Juicy Culture

It’s sucking you in…you can’t resist…the vortex has you…

Ok, so here’s the story. We book a family holiday abroad; the final holiday we’ll probably ever do together, since I am now technically an adult and my brother is now technically too cool. Then my father buys a new mobile phone, a process which apparently nowadays requires you to show your passport, because fraudulently buying a mobile phone is akin to the bootleg alcohol trade in the times of prohibition. He then ostensibly throws the passport into the wind or drops it into an eddying river or ties it to the leg of a dog or SOMETHING which means that the passport is lost. He then has to work for the week leading up to the holiday and as the only person at home I am given the unenviable position of Passport Looker-Forer, a task which involves reaming the house from top to bottom including sifting through enormous boxes of paper recycling and checking the pockets of about thirty pairs of beige chinos. This labour establishes that the passport is not just lost but Lost, and is not coming back – FYI, if your passport is found and handed in at the police station the police will send it straight to IPS without noting the name on the passport, and IPS will then automatically cancel and destroy the passport without telling you, and you are not allowed to find out whether or not this process has indeed happened or not. The passport’s absence confirmed, the final family holiday takes place sans Father and his presence is sorely missed. The Father then books a big special holiday for Mother and Father to walk along the Great Wall of China. In four weeks’ time.

Yet the passport is still lost. And so begins the arduous process of getting an emergency speedy passport replacement, something that involves an appointment at the central bureau in London as well as a fee so hefty you’d think they would make the passport out of gold. And that brings us to this weekend, when my dad had to go to London for this appointment and invited me along for funsies.
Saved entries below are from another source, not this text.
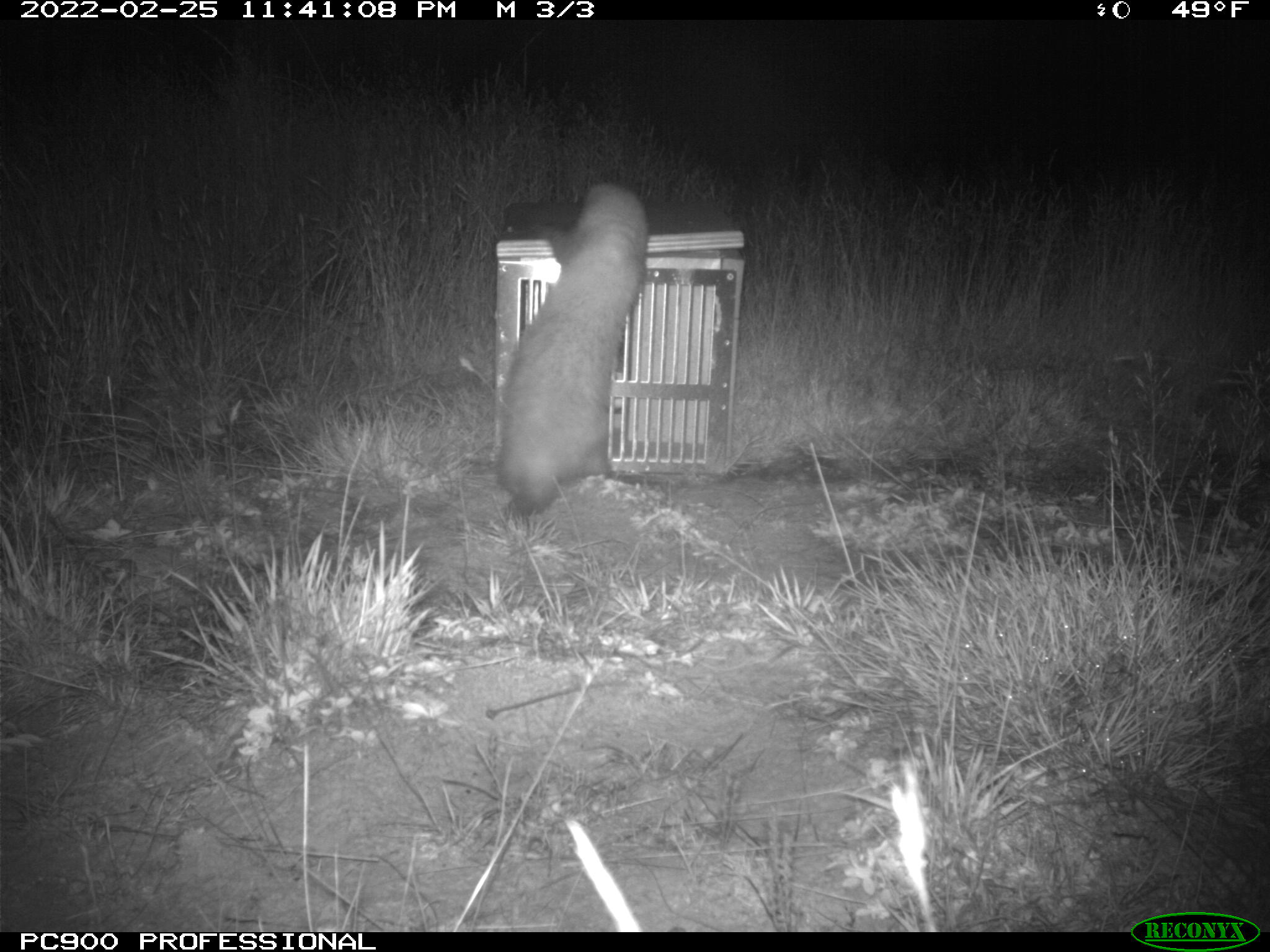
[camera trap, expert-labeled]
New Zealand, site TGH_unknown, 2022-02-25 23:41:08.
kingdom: Animalia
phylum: Chordata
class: Mammalia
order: Carnivora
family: Mustelidae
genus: Mustela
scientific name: Mustela furo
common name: ferret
I now suspect that he rather invited me to help him navigate the trains, as he is a rich boarding school boy and never really had to lurch about on public transport like the rest of us. I helped him buy his ticket, which he of course promptly folded into a newspaper which he then put back onto the shelf and so we boarded the train without a ticket. SIGH. 

Anyway, after I had talked him through the lost ticket process – only marginally less complicated than the lost passport process – he went off to his appointment and left me to my own devices in London. I thought I’d drop by the V&A.
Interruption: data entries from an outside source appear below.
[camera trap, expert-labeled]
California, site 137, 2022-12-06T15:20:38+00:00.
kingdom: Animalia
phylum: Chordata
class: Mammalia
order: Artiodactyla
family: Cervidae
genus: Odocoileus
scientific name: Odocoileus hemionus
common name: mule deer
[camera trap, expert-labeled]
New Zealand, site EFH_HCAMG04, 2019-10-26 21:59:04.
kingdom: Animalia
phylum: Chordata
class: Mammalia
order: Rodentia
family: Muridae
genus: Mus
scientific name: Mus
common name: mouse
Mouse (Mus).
If you haven’t yet visited the V&A museum,  or you simply want to feed your eyes with glorious things, I urge you to go. It is brilliant, a vast and eclectic collection of artisanal artifacts from all of history; there are the usual Greek statues, but alongside those are real examples of Victorian gowns, fabric preserved from ancient Egypt, cutlery from kings’ tables… Being me, of course, I gravitated straight to the jewellery section. Wait, don’t flick over to Facebook yet! It is one of the most awe-inspiring little rooms you will ever visit.

At the start of the exhibit is a fiery glittering spiral which, on closer inspection, is composed of hundreds of gorgeous gold rings each grasping a huge and blazing gemstone arranged in the order of the colour spectrum, the reds spiralling out into the blues. Even my dad wanted to see this when I told him about it and was impressed; this is a man who falls asleep within the first three minutes of every film unless someone immediately begins a car chase. I have to be lame with my choice of words here, but: oh my god, you guys, this damn thing is amazing. The gemstones are so gorgeous, like tiny blazing lightbulbs encased in richly coloured ice cubes. They are the reason for my love of jewellery: gemstones happen by complete accident but they are the quintessence of colour and light and liquid intensity. 

After the rings there is a timeline of jewellery design from the present to right in the past, and although the cool grey cast-iron jewellery from the Victorian era and the gorgeous golden granulated stuff from Egypt (which is so complicated and intricate that they still can’t figure out how it was made) the contemporary stuff is by far the wildest. That thing in the photo is an acrylic cast of a romanesco CAULIFLOWER – which, by the way, I urge you to eat just once in your life for the sheer pleasure of knowing that you are eating a fractal – mounted on a silver plate, just as a show piece, for the sheer hell of it. There was a belt buckle that was a row of Jack Russell terriers lined up standing straight, wearing hand-crocheted tiny football uniforms, and a necklace made of bits of old crack pipe. There was a diamond pendant that was completely encased in concrete to make a point about something deep and meaningful. I would have taken photos of all of these and more if it weren’t for the fascistic no-photography rule, so you’ll just have to visit the place and see for yourself, but whether you are a jewellery fan or have no interest whatsoever in whores and their trinkets, this will make your eyes bulge even just a tad.

If anything, the Victorian gold skull brooch will get you. It had to be hooked up to a tiny battery in the jacket breast pocket and then the jaw would chatter and the tiny eyeballs swivel in their sockets. What could be more debonair?